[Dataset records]
START

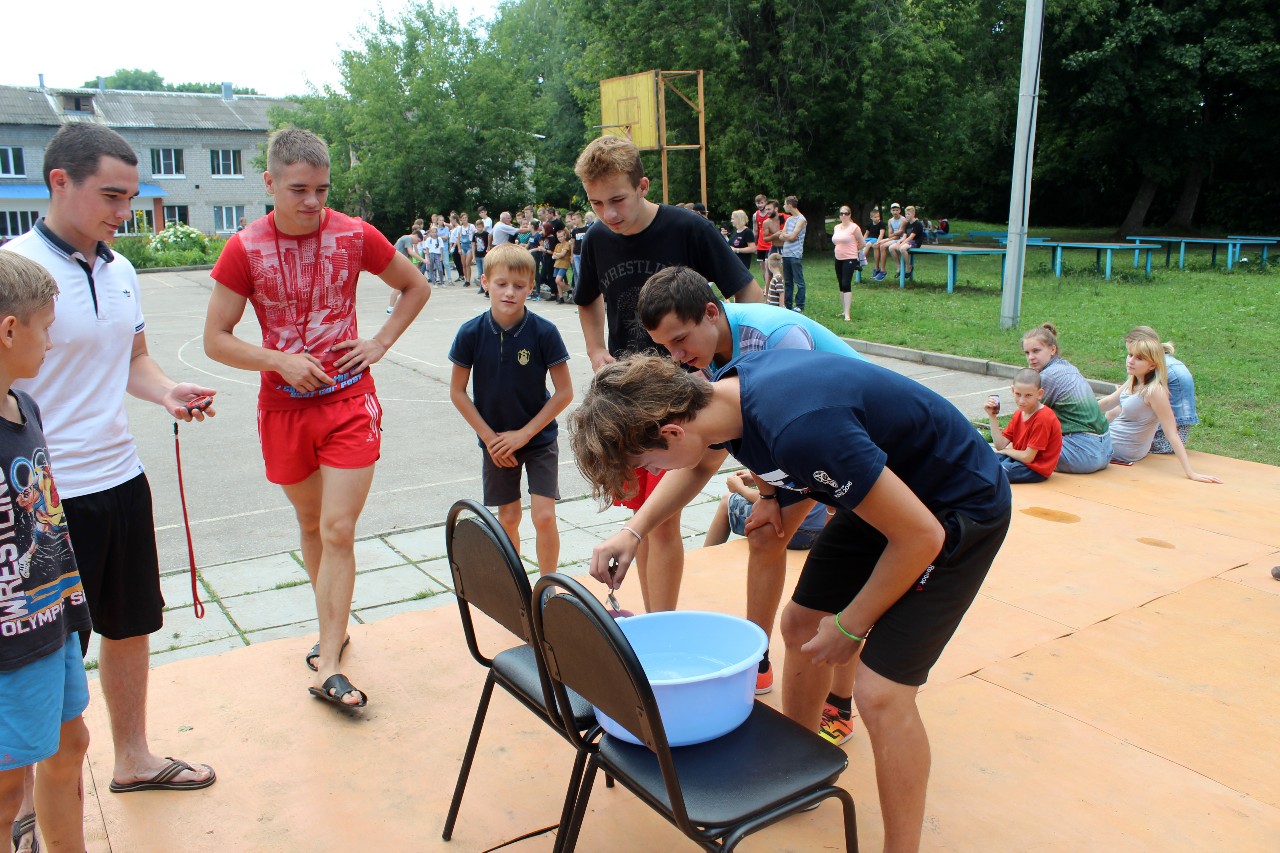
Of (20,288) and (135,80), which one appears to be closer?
(20,288)

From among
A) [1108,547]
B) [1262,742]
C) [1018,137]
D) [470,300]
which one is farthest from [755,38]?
[1262,742]

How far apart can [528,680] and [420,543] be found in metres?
2.93

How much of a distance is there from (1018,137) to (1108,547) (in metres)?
8.91

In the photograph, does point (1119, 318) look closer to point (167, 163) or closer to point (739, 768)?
point (739, 768)

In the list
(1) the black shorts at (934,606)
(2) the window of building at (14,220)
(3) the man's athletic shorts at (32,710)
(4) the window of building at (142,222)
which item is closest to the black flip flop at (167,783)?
(3) the man's athletic shorts at (32,710)

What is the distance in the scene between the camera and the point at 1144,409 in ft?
20.9

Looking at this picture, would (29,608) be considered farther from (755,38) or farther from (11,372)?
(755,38)

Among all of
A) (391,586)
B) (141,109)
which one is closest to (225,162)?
Answer: (141,109)

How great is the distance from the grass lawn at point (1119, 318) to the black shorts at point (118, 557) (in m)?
6.89

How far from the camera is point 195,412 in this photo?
2.95 metres

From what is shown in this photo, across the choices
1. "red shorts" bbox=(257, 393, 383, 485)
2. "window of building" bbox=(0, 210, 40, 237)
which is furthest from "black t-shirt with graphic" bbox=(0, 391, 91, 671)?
→ "window of building" bbox=(0, 210, 40, 237)

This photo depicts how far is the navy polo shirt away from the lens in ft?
13.4

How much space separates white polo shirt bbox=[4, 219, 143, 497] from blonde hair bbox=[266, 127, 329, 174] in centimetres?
70

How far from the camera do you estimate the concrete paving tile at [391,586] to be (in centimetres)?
448
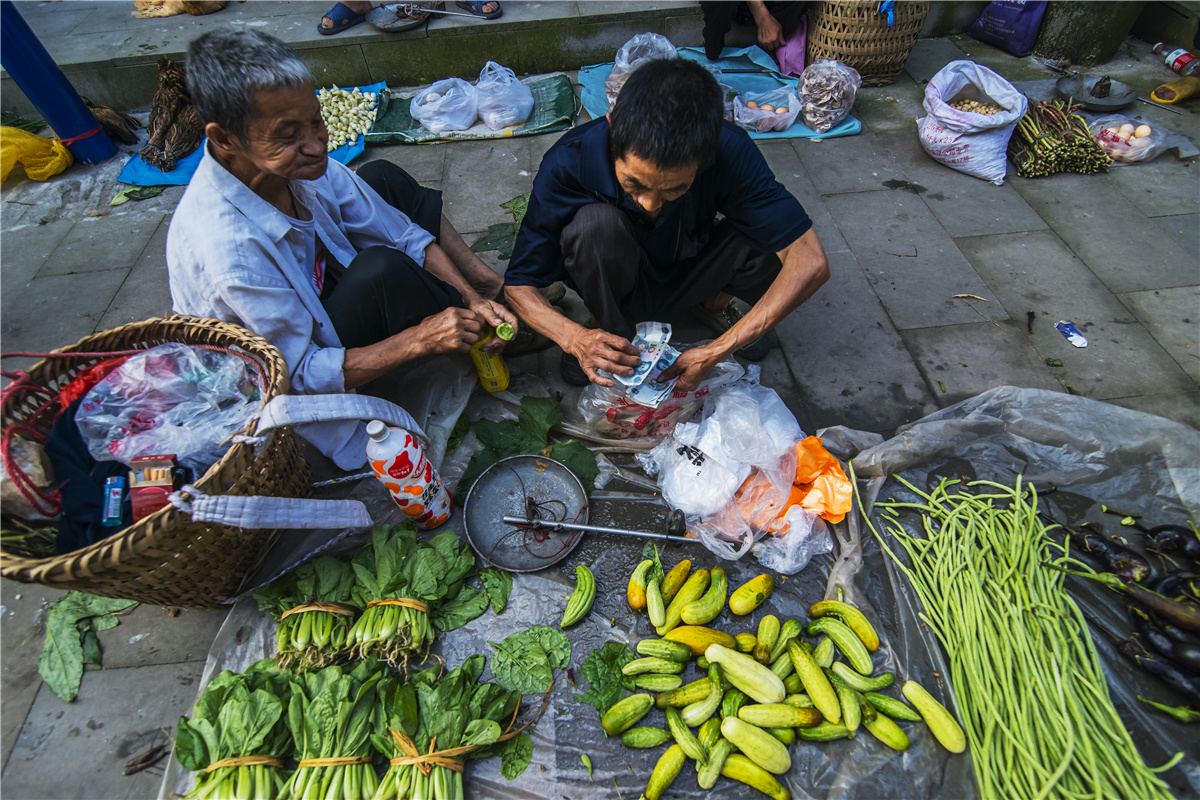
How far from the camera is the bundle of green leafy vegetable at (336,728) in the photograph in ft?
5.64

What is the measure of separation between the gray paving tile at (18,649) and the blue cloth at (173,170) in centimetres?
332

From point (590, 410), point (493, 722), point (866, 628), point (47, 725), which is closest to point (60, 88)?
point (47, 725)

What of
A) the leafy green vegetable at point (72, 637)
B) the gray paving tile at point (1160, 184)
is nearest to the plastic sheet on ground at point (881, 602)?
the leafy green vegetable at point (72, 637)

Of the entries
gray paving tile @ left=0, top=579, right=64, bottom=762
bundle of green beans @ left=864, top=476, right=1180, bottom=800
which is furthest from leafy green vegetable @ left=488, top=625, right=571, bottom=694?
gray paving tile @ left=0, top=579, right=64, bottom=762

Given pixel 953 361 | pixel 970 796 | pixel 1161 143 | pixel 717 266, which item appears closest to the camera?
pixel 970 796

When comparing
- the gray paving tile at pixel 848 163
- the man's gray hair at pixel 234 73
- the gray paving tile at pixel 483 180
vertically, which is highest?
the man's gray hair at pixel 234 73

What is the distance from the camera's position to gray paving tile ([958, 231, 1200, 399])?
2893 mm

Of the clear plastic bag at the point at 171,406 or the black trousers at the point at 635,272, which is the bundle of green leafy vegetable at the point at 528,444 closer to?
the black trousers at the point at 635,272

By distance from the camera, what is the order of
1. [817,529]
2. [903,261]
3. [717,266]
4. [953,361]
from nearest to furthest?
[817,529], [717,266], [953,361], [903,261]

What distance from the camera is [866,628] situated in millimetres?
1999

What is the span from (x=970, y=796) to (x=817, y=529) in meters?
0.91

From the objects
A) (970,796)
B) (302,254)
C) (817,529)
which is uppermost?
(302,254)

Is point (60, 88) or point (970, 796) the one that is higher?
point (60, 88)

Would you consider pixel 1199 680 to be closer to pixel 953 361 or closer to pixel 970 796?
pixel 970 796
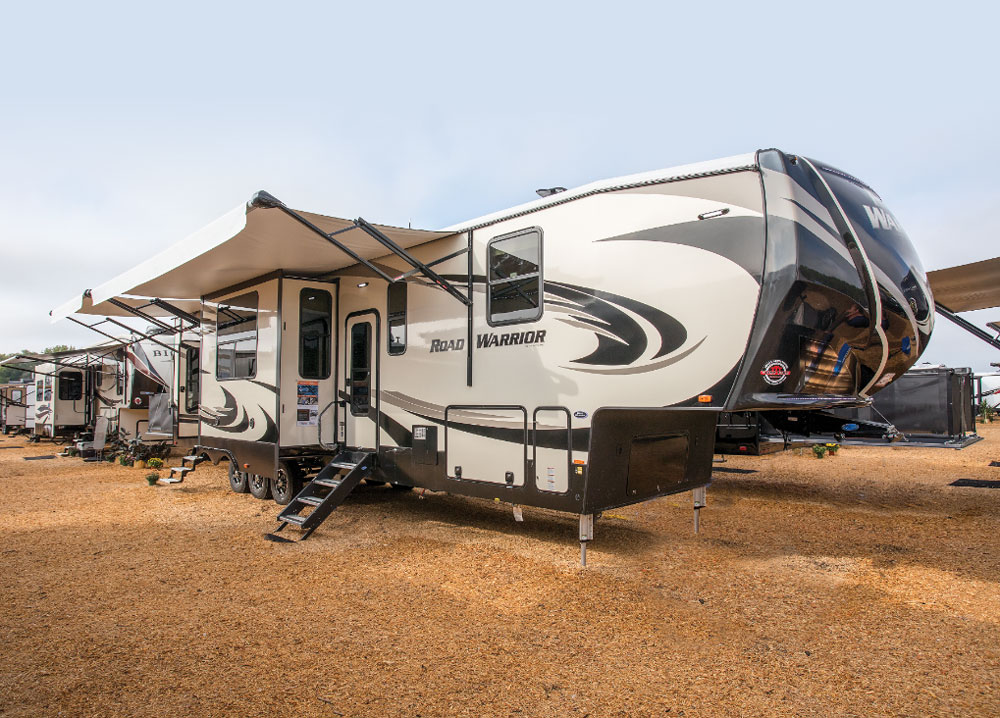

END

Task to complete:
Please reproduce every row above word for word, leaving out the pictures.

Written reply:
Of (20,288) and (135,80), which one appears to be closer?
(20,288)

From among
A) [1108,547]
B) [1262,742]
C) [1018,137]
D) [470,300]
which one is farthest from [755,38]?
[1262,742]

How far apart can [528,680] and [420,543] be found in metres?
2.93

How much of a distance is there from (1018,137) to (1108,547) (in metres)?
8.91

In the photograph, does point (1119, 318) look closer to point (167, 163) or closer to point (739, 768)?
point (739, 768)

In the list
(1) the black shorts at (934,606)
(2) the window of building at (14,220)
(3) the man's athletic shorts at (32,710)
(4) the window of building at (142,222)
which item is closest to the black flip flop at (167,783)?
(3) the man's athletic shorts at (32,710)

What is the distance in the scene between the camera and the point at 1144,409 in ft?
20.9

Looking at this picture, would (29,608) be considered farther from (755,38) or farther from (11,372)?
(755,38)

Among all of
A) (391,586)
B) (141,109)
which one is closest to (225,162)?
Answer: (141,109)

How great is the distance from the grass lawn at point (1119, 318) to the black shorts at point (118, 557) (in m)?
6.89

How far from the camera is point 195,412 in this photo?
2.95 metres

From what is shown in this photo, across the choices
1. "red shorts" bbox=(257, 393, 383, 485)
2. "window of building" bbox=(0, 210, 40, 237)
which is furthest from "black t-shirt with graphic" bbox=(0, 391, 91, 671)?
→ "window of building" bbox=(0, 210, 40, 237)

This photo depicts how far is the navy polo shirt away from the lens in ft?
13.4

How much space separates white polo shirt bbox=[4, 219, 143, 497] from blonde hair bbox=[266, 127, 329, 174] in centimetres?
70

How far from the camera do you estimate the concrete paving tile at [391,586] to be (in centimetres)?
448
How far from the camera is the bundle of green leafy vegetable at (336,728) in the photograph in ft?
5.64

What is the measure of separation between the gray paving tile at (18,649) and the blue cloth at (173,170) in centimetres?
332

From point (590, 410), point (493, 722), point (866, 628), point (47, 725), which is closest to point (60, 88)?
point (47, 725)

What of
A) the leafy green vegetable at point (72, 637)
B) the gray paving tile at point (1160, 184)
is nearest to the plastic sheet on ground at point (881, 602)?
the leafy green vegetable at point (72, 637)

Of the entries
gray paving tile @ left=0, top=579, right=64, bottom=762
bundle of green beans @ left=864, top=476, right=1180, bottom=800
which is furthest from leafy green vegetable @ left=488, top=625, right=571, bottom=694?
gray paving tile @ left=0, top=579, right=64, bottom=762

Given pixel 953 361 | pixel 970 796 | pixel 1161 143 | pixel 717 266, which item appears closest to the camera?
pixel 970 796

When comparing
- the gray paving tile at pixel 848 163
- the man's gray hair at pixel 234 73
- the gray paving tile at pixel 483 180
vertically, which is highest?
the man's gray hair at pixel 234 73

What is the distance from the camera's position to gray paving tile ([958, 231, 1200, 399])?
2893 mm

Of the clear plastic bag at the point at 171,406 or the black trousers at the point at 635,272, which is the bundle of green leafy vegetable at the point at 528,444 closer to?
the black trousers at the point at 635,272

By distance from the camera, what is the order of
1. [817,529]
2. [903,261]
3. [717,266]
4. [953,361]
from nearest to furthest?
[817,529], [717,266], [953,361], [903,261]

What distance from the camera is [866,628] situated in millimetres?
1999

What is the span from (x=970, y=796) to (x=817, y=529) in meters?
0.91

From the objects
A) (970,796)
B) (302,254)
C) (817,529)
which is uppermost?
(302,254)

Is point (60, 88) or point (970, 796) the one that is higher?
point (60, 88)

Would you consider pixel 1199 680 to be closer to pixel 953 361 or closer to pixel 970 796?
pixel 970 796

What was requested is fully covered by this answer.